Of course, the right policy isn’t always the easiest policy to sell. This is where political judgment comes in. Just because Obama was determined to make cost cutting a serious priority doesn’t mean that he had to sell it that way. But here, again, it’s easier to make the right call in hindsight. Americans still remain skeptical of government. And, particularly among political independents, government spending remains a proxy for waste. Making a big deal about how reform might curb health care spending–and, thus, ease the long-term burden on the federal budget–seemed like a perfectly plausible way to reach these voters.
No less important than the predispositions of voters was the predisposition of senators. For better or worse–and I would certainly argue worse–the makeup of the Senate means that small, relatively conservative states are represented. Throw in the filibuster, which can stall debate indefinitely until 60 senators vote to break it, and it becomes almost impossible for Democrats to pass legislation without convincing at least a few of their centrist members to go along. These centrists have turned balancing the budget into a fetish (although, it’s worth noting, they frequently make exceptions when it comes to helping out local constituencies or campaign financiers). Again, showing seriousness on cost control seemed like the best way to keep these senators in line.
The trouble for Obama is that, in getting serious about cost, he gave critics lots of fat, juicy targets.
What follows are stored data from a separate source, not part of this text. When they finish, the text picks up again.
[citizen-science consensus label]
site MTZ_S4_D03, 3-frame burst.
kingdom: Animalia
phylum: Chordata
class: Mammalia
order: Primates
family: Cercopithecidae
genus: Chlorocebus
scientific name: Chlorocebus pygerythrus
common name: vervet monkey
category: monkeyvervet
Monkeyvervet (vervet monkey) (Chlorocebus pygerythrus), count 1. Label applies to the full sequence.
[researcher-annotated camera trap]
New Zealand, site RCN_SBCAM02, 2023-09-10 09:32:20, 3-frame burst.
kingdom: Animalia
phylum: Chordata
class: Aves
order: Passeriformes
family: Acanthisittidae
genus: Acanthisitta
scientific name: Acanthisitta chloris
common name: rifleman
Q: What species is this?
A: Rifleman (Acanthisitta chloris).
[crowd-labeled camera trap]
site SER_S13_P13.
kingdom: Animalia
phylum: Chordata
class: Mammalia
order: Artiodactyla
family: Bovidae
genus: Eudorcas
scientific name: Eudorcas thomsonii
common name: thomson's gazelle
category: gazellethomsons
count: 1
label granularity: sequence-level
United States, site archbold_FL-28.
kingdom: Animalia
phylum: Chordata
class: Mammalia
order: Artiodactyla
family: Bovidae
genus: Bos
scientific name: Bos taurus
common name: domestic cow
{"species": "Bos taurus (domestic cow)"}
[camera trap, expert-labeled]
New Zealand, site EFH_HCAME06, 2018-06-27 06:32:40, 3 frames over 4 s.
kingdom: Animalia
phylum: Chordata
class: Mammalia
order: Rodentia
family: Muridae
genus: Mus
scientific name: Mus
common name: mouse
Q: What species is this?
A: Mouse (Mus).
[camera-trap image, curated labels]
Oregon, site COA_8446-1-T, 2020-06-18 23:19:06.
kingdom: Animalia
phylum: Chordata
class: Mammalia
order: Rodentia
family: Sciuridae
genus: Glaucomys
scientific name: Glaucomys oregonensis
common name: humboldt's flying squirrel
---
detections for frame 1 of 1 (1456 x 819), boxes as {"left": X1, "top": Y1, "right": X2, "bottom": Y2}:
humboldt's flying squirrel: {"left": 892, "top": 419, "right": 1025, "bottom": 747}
Obama proposed to tie payments to quality; Betsy McCaughey said he would be giving doctors money for pulling the plug on grandma. Obama proposed to put a board of experts, using clinical evidence, to set Medicare payment rates; Sarah Palin interpreted that as creating a “death panel” that would declare the sick and disabled unworthy of treatment. The great irony is that by trying earnestly to craft a plan that could control costs, as well as expand coverage, Obama has provoked a political backlash that will make cost control harder in the future. He’s tried to tackle health care like a grown-up and, at the moment, he’s suffering for it politically.
Should he have seen this coming? Should his advisors? Maybe. But plenty of other people missed the signals. And, speaking as one of them, I can easily see why.